With this in mind, a mixture of farmworkers, activists, scientists, community leaders, representatives of nongovernmental organizations, Indigenous spokespersons, spiritual leaders, and legal experts met in the Central Valley town of Lindsay on Sept. 12 for a “People’s Tribunal on Pesticide Use and Civil Rights in California.” Its purpose was to share stories of pesticide exposures and harm with a focus on patterns and links that result in health disparities. Experts in the field used pesticide application patterns and worked to match them with demographic health data.
Gregg Macey of UC Irvine Law Center for Land, Environment and Natural Resources, obtained resources for the tribunal and did more than 60 interviews. The stories he heard led him to believe that discrimination and civil rights violations are occurring.
Rather than having to prove direct causation between pesticides and human harm, he views the byzantine and balkanized regulatory system itself as a violation of civil rights.
He has been gathering evidence through personal interviews, focus groups and tribunal testimony that communities of color are disproportionately exposed to and affected by pesticides. This relationship between these testimonies and the scientific evidence is overwhelmingly clear.
And it directly stems from the regulatory framework itself.
A major problem is that DPR has delegated the enforcement of California pesticide regulations to each of 58 different county agriculture commissioners (CACs). These commissioners apply the laws and interact with citizens in uneven, contradictory, inconsistent and often prejudicial ways. Although county ag commissioners are approved by county supervisors, those supervisors have no oversight authority.
You would think that DPR has oversight authority over the commissioners, but basically it gives the commissioners carte blanche to interpret the laws as they see fit.
CACs are subject, to some degree, to the whims of local political forces, but beholden to no one.
Some run their commissions like their own private fiefdoms. Others are receptive and responsive to public input to counterbalance the heavy influences of big agriculture and the chemical lobby in the ways pesticide laws are written.
When the Santa Cruz County ag commissioner bans aerial pesticide spraying and Monterey County’s CAC allows it, discrimination, contrary to the equal protection clause of the Constitution, is taking place.
When Santa Cruz County requires 1,3-D fumigant gas application under “impermeable” tarps and San Joaquin counties allow 1,3-D applications in the open ground, someone’s civil rights are being violated. And so on.

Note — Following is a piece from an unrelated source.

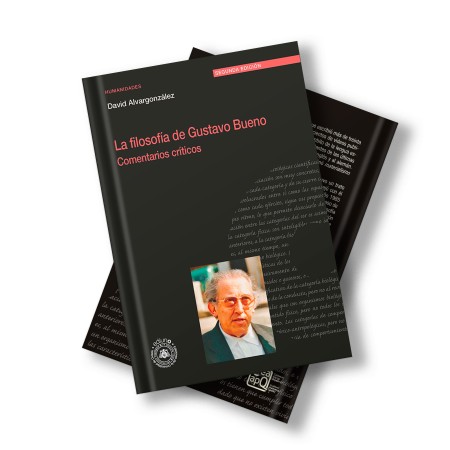 Ediuno publica la segunda edición de «La filosofía de Gustavo Bueno. Comentarios críticos» de David Alvargonzález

Another problem is that neither DPR nor any county ag commissioners consider the interactions and cumulative impacts of multiple pesticides over time as required by the state Environmental Quality Act (CEQA). A further CEQA requirement — considering less toxic alternatives to specific pesticide applications — is regularly and roundly ignored. When these problems are pointed out to CACs, they routinely dismiss them out of hand.

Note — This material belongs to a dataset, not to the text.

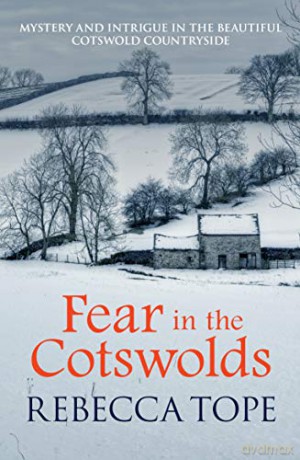 Fear in the Cotswolds: 7 (Cotswold Mysteries) - Rebecca Tope [KSIĄŻKA]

In Montana, several courageous youths sued their state — and won in a lower court — claiming that Montana’s constitution guarantees “a clean and healthy future environment.” This guarantee, they said, was being violated by oil, gas and mining developments.
California’s fraught regulatory framework similarly violates the civil rights of its citizens. One step toward equity is to urge Gov. Gavin Newsom to sign Assembly Bill 652, a bill currently on his desk mandating that DPR form an environment justice committee to hold the agency accountable for discriminatory practices.
In terms of pesticide exposures and climate change, California’s farmworker communities are extremely vulnerable. The risks and impacts are unevenly distributed in inequitable patterns.
Stay tuned. In a monetized system skewed toward corporate money and power, a court of law is often the only level playing field.
Woody Rehanek was a farmworker in Washington state for 18 years and a special education teacher in the Pajaro Valley Unified School District for 18 years. He is a member of SASS (Safe Ag Safe Schools) and a founding member of CORA (Campaign for Organic and Regenerative Agriculture). He lives in Watsonville. His previous piece for Lookout ran in December.